---------- Exercise input ----------
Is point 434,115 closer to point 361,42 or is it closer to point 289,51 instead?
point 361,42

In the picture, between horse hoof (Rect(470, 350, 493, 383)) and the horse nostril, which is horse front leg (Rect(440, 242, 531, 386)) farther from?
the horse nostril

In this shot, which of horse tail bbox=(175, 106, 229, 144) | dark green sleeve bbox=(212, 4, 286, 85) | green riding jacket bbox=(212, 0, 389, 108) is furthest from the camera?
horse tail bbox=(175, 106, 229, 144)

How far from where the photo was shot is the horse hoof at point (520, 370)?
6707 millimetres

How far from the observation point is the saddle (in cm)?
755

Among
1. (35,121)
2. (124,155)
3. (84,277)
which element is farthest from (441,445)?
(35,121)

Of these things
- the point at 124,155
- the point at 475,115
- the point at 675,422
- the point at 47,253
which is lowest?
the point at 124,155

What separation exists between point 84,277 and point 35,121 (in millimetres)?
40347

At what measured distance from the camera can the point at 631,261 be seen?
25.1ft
----------
*To be done*
Rewrite the part of the records that begins with the line containing "How far from the" and runs through the last line as a Markdown table with the columns "Number" and "Line", skipping blank lines.

*Final result*
| Number | Line |
|---|---|
| 1 | How far from the observation point is the saddle (in cm)? |
| 2 | 755 |
| 3 | Among |
| 4 | 1. (35,121) |
| 5 | 2. (124,155) |
| 6 | 3. (84,277) |
| 7 | which element is farthest from (441,445)? |
| 8 | (35,121) |
| 9 | Of these things |
| 10 | - the point at 124,155 |
| 11 | - the point at 475,115 |
| 12 | - the point at 675,422 |
| 13 | - the point at 47,253 |
| 14 | which is lowest? |
| 15 | the point at 124,155 |
| 16 | What separation exists between point 84,277 and point 35,121 (in millimetres)? |
| 17 | 40347 |
| 18 | At what measured distance from the camera can the point at 631,261 be seen? |
| 19 | 25.1ft |